WHAT TO WORK ON: Your task is to repeat all of the material exactly.

GIVEN INFORMATION:
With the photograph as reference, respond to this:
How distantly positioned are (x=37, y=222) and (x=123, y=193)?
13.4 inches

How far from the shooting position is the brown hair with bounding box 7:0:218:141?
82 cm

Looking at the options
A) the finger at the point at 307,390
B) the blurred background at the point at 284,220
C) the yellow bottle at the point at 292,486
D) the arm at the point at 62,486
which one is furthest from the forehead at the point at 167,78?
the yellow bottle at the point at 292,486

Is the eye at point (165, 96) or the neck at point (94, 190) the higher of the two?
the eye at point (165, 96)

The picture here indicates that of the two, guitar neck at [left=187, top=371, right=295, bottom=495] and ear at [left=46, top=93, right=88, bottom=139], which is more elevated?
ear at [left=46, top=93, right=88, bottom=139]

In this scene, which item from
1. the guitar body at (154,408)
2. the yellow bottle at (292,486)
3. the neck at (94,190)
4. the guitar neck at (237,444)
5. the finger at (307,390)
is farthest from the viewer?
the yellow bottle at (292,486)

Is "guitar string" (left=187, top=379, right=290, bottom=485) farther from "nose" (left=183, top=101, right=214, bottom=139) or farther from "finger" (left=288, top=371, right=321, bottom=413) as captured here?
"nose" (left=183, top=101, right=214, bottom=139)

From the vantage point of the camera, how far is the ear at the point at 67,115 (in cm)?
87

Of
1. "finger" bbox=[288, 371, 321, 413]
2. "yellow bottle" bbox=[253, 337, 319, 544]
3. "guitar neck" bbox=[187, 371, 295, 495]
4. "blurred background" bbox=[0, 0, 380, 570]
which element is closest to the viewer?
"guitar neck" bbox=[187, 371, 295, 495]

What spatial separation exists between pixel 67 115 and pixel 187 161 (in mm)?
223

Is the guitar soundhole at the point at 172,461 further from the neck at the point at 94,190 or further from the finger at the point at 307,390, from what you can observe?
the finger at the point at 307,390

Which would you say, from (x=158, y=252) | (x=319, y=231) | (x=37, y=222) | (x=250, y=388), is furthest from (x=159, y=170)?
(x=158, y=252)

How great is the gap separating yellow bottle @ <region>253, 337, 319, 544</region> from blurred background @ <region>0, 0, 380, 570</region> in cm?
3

SOLUTION TO THIS PROBLEM:
With the photograph as reference, respond to this:
How distantly positioned are (x=37, y=222) and (x=123, y=193)?
13.4 inches

How far from the shooting position is the brown hair with bounding box 7:0:218:141?
82 cm

Looking at the options
A) the finger at the point at 307,390
B) the blurred background at the point at 284,220
C) the yellow bottle at the point at 292,486
D) the arm at the point at 62,486
which one is furthest from the forehead at the point at 167,78?
the yellow bottle at the point at 292,486

Is the eye at point (165, 96) or the neck at point (94, 190) the higher of the two?
the eye at point (165, 96)

The picture here indicates that of the two, guitar neck at [left=187, top=371, right=295, bottom=495] and ear at [left=46, top=93, right=88, bottom=139], which is more elevated?
ear at [left=46, top=93, right=88, bottom=139]

In this scene, which item from
1. the guitar body at (154,408)
2. the yellow bottle at (292,486)
3. the neck at (94,190)
4. the guitar neck at (237,444)
5. the finger at (307,390)
is farthest from the viewer?
the yellow bottle at (292,486)

Is "guitar string" (left=187, top=379, right=290, bottom=485) farther from "nose" (left=183, top=101, right=214, bottom=139) or farther from "finger" (left=288, top=371, right=321, bottom=413) as captured here?
"nose" (left=183, top=101, right=214, bottom=139)

From the vantage point of the camera, how far is the ear at the point at 67,115 (in cm)?
87

Of
1. "finger" bbox=[288, 371, 321, 413]
2. "yellow bottle" bbox=[253, 337, 319, 544]
3. "guitar neck" bbox=[187, 371, 295, 495]
4. "blurred background" bbox=[0, 0, 380, 570]
which element is closest to the viewer?
"guitar neck" bbox=[187, 371, 295, 495]

What spatial separation exists between pixel 67 115 and pixel 187 161 (in mm)?
223

Is the guitar soundhole at the point at 172,461 further from the neck at the point at 94,190 or further from the finger at the point at 307,390, from what you can observe?
the finger at the point at 307,390

Which would you say, from (x=158, y=252) | (x=319, y=231) | (x=37, y=222) | (x=250, y=388), is furthest from (x=159, y=170)?
(x=158, y=252)

How great is the gap separating yellow bottle @ <region>253, 337, 319, 544</region> from blurred background @ <region>0, 0, 380, 570</region> in cm?
3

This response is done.